Your objective: Will you reproduce, word for word, the rows starting with the line that contains "Among the things" and going on through the end of the rows?

Records:
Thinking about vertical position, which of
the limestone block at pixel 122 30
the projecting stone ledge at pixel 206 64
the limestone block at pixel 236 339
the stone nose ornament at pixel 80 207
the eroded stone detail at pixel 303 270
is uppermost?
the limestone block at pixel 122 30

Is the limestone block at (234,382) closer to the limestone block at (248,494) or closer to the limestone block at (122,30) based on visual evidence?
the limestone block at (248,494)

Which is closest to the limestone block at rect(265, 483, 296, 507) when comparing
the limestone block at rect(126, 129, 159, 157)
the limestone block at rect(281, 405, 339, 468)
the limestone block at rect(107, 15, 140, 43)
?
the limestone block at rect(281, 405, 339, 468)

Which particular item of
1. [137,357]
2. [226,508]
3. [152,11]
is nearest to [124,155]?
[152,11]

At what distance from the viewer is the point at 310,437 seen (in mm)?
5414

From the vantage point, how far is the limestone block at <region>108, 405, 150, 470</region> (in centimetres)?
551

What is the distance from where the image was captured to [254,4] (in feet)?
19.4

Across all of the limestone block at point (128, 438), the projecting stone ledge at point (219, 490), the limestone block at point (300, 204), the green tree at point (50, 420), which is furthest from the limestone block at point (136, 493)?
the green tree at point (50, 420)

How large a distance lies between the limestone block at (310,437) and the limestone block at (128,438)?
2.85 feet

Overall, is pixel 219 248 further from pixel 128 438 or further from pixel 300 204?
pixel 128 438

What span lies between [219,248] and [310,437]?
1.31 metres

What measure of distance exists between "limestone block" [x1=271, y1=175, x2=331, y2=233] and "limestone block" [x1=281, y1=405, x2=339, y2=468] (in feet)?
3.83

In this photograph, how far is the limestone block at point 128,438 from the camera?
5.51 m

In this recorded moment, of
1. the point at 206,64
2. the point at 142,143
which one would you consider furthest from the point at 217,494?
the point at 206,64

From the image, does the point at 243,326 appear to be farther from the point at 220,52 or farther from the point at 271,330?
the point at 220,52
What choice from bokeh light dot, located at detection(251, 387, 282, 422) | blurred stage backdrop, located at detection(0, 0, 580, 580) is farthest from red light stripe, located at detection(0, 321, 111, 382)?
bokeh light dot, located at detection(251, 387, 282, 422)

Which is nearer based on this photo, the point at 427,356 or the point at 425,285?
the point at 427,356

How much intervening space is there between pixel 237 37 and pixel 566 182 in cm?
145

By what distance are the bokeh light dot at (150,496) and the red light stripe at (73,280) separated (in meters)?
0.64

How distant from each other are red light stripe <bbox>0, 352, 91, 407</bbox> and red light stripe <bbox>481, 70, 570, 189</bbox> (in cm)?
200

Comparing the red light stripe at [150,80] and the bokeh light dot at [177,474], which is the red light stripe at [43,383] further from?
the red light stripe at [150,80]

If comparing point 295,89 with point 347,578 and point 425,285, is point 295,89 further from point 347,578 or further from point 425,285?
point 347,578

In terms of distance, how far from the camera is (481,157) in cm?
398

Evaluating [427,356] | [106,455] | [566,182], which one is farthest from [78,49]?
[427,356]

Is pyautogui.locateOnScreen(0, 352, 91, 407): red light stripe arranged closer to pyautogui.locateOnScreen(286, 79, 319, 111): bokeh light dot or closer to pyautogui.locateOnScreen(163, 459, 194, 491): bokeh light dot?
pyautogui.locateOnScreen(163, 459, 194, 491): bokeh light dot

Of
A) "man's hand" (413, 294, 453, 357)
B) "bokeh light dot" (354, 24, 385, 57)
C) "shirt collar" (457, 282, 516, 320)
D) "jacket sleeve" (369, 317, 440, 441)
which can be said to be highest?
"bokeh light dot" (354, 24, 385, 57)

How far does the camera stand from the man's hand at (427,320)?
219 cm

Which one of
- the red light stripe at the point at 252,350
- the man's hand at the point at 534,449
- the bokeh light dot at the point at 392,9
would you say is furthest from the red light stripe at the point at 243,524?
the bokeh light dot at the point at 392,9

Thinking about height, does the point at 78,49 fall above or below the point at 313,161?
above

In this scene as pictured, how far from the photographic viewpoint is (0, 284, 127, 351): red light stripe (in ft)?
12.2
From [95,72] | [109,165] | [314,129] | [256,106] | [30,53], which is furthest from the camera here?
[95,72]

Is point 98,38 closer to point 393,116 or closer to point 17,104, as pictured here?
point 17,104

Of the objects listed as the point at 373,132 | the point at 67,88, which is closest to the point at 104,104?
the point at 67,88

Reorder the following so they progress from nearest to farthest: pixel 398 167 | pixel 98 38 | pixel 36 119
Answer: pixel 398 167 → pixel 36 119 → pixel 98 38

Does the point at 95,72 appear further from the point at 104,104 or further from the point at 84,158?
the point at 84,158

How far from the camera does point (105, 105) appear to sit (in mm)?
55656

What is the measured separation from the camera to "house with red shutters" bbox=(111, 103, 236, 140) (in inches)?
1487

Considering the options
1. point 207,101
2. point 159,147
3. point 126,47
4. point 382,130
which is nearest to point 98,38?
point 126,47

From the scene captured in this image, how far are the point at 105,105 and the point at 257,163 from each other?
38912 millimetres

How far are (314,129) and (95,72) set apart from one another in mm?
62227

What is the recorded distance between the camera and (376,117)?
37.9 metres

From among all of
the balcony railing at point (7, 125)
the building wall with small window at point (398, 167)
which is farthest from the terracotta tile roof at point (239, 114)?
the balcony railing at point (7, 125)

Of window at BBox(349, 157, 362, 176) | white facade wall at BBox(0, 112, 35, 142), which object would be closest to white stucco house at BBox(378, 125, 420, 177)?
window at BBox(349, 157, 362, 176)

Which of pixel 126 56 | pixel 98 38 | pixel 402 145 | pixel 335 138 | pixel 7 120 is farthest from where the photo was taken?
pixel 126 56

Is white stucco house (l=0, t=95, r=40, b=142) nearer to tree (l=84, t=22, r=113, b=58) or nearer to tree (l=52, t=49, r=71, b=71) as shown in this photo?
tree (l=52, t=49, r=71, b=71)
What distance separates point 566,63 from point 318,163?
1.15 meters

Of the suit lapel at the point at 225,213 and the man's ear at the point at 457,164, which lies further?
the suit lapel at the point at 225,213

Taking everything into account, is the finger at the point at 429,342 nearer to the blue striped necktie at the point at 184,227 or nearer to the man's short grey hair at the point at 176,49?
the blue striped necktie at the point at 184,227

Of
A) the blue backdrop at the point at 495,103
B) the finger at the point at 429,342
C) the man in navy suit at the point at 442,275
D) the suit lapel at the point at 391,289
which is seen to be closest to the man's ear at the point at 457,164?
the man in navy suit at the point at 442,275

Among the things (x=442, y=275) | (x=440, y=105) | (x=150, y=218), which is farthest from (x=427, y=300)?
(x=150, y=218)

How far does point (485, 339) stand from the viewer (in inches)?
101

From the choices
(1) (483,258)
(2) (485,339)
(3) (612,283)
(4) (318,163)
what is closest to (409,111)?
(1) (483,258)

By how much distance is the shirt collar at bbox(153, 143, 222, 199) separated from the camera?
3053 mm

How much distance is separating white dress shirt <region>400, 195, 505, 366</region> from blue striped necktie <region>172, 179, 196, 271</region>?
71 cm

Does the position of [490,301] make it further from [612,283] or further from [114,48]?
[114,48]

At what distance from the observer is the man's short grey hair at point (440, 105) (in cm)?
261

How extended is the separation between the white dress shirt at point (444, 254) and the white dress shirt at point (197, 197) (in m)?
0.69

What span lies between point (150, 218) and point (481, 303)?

Written response:
Among the things (x=442, y=275) | (x=440, y=105) | (x=150, y=218), which is farthest from (x=427, y=300)?
(x=150, y=218)

How far does point (485, 339) stand from the viewer (in inches)?
101

From the choices
(1) (483,258)
(2) (485,339)
(3) (612,283)
(4) (318,163)
what is closest to (409,111)?
(1) (483,258)

By how much distance is the shirt collar at bbox(153, 143, 222, 199) separated from the camera?
3053 mm

How much distance is separating white dress shirt <region>400, 195, 505, 366</region> from blue striped necktie <region>172, 179, 196, 271</region>?
71 cm

Does the position of [490,301] make it further from [612,283] or further from [114,48]?
[114,48]

At what distance from the observer is the man's short grey hair at point (440, 105) (in cm)?
261

How extended is the separation between the white dress shirt at point (444, 254) and the white dress shirt at point (197, 197) (in m)?
0.69

What span lies between point (150, 218) and point (481, 303)?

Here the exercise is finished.